ANKARA — A budding peace process between Turkey and its longtime nemesis, the Kurdish separatist militants, could shrink the prominence and budget of elite Turkish special operations units, officials and analysts agree.
But a military official familiar with Special Forces Command (OKK) said that regardless of the outcome of the peace talks, OKK will maintain its niche role and combat readiness.
“You don’t maintain your most elite force to counter one single threat only,” the official said. “Turkey will always face some kind of asymmetrical threat, Kurdish or otherwise.

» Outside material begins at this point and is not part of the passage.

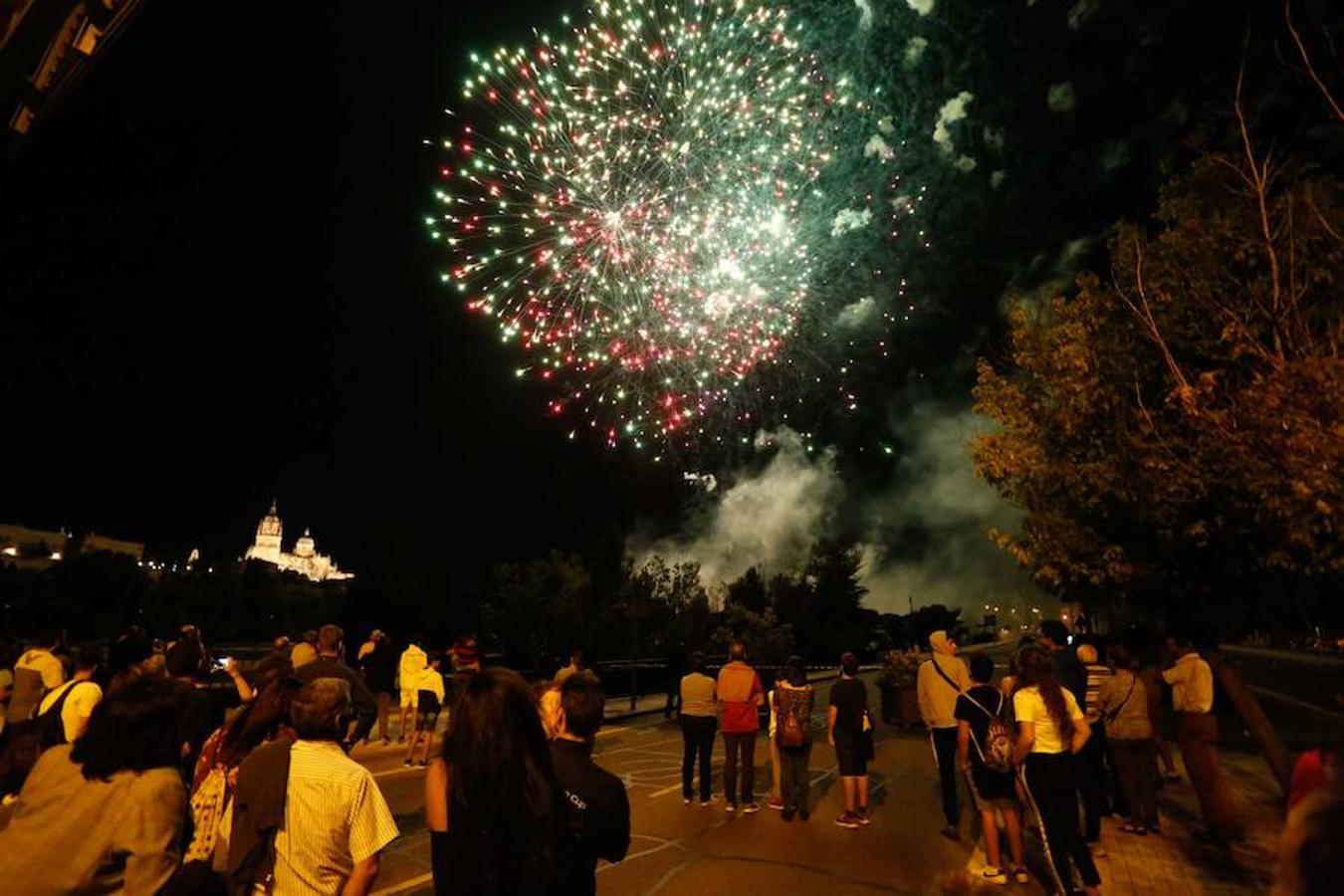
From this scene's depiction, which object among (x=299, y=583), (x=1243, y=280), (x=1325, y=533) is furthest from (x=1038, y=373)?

“But it is true that fighting the [Kurdish separatist] PKK was the backbone of special operations for nearly three decades. The disappearance of that threat may, in fact, make OKK a slimmer and smarter force,” he said.
The PKK announced in late April that it plans to withdraw from Turkish soil as soon as possible. The announcement followed a call by jailed PKK leader Abdullah Ocalan for a cease-fire as part of peace negotiations with Ankara, saying the PKK was “moving from armed resistance to an era of democratic political struggle.”
More than 40,000 people have died in the 30-year fight for an ethnic Kurdish homeland in Turkey’s southeast. But the Turkish government quietly has been in talks with Ocalan since last December to broker a historic peace agreement.
A procurement official said the shopping list for the OKK would be revised if lasting peace comes.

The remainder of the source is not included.